How do I leave this GOOD job????

  1. I've been a RN for 2 years. I graduated from a University in Louisiana and moved to Los Angeles for my first job. I am in a very good hospital and have a good relationship with my coworkers as well as with my supervisor. I am getting married in May 2004 and really want to take a travel assignment back in Louisiana for 3-6 months. Does anyone have any suggestions on how to leave my current position on good terms? Should I write a letter of resignation? Is there a way to temporarily leave a full time position and still keep my job? Any suggestions would be greatly appreciated.
  2. Visit podnuh11 profile page

    About podnuh11

    Joined: Mar '04; Posts: 2


  3. by   movealong
    Check to see if they mention leaves of absence in your handbook or in the benefit info you should have received when hired.

    One boss let me take a leave of absence from a job for 8 weeks. We had a good relationship and so I got lucky.
  4. by   elkpark
    I agree with movealong -- you have a good reason for asking for a leave (getting married, which most people will feel positive about and "sympathetic" toward, in the sense of wanting to give you a break if possible); it's not just that you decided yesterday out of the blue that you'd rather spend the next three months in Louisiana ... The hospital, if it is big and civilized (as an employer) may well already have a policy about leaves-without-pay, or may just let you do it anyway, esp. if they value you as an employee. It is expensive and inefficient for them to actually HIRE someone permanently to replace you.

    Certainly can't hurt to ask! Esp. if you make clear that you intend to return and the leave is definitely temporary. The worst that can happen is that they say no. The more open and pleasant and cooperative you are with them, the easier it is for them to give you what you want ...
  5. by   jemommyRN
    What school did you attend here in Louisiana? Just curious.
  6. by   podnuh11
    I started at LSU medical center in New Orleans and graduated from USL ( now its ULL) in Lafayette Louisiana. Both schools have excellent nursing programs.

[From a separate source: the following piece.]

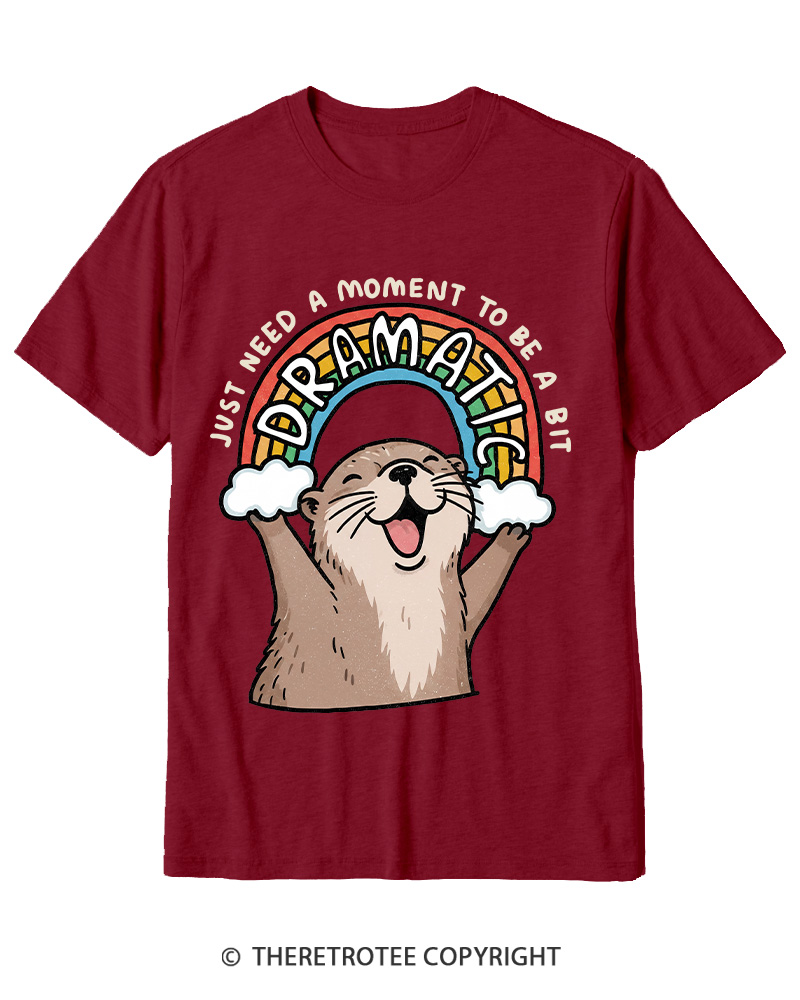 TheRetroTee Just Need A Moment To Be A Dramatic 1970s Cotton T-Shirt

    Anyway, thanks for the input and suggestions. I feel a little more confident about this new transition. Can anyone IM me or email me with a good, reliable travel agency to sign with? I've been doing a little research on line but some personal experience from RN's out there would really help

    Thanks again. George

    Quote from jemommy
    What school did you attend here in Louisiana? Just curious.
  7. by   grumpynurse

    Go to this site. There is a wealth of information here and lots of info from other travel nurses about good/bad companies.
  8. by   llg
    I recommend making an appointment with your manager and asking if there are any options that would enable you to leave for a short period and then return without any loss of seniority, etc. You might get lucky -- and by talking with him/her directly, emphasizing that you like your current job and wish to return, etc. you will probably stay on good terms. Then, after hearing your options, you can make an informed decision. Whatever you finally decide, it should be put in writing (politely) so that it can be included in your personnel file. Of course you should give plenty of notice (at least 2 weeks, longer is better) and don't do anything nasty (such as leaving right before a holiday or calling is sick frequently to use up your sick time, etc). You want to make sure they have a good impression of you as you leave.

    The hospital that I work for does not allow people to leave temporarily to take a travel assignment elsewhere. In fact, to discourage the development of a work force that "comes and goes" frequently, we don't allow people who leave to take a travel assignment to return to their old unit until they have been gone or at least a year. They may return to the hospital, but they must work on another unit. That may seem unfair, and it sometimes means we have to spend a few resources orienting them to another unit, but we feel there needs to be some "price to pay" for creating a hole in the schedule that needs to be filled -- and by having him/her work on another unit for a while (which shouldn't be too painful for a traveler), we end up with an employee who is more versatile.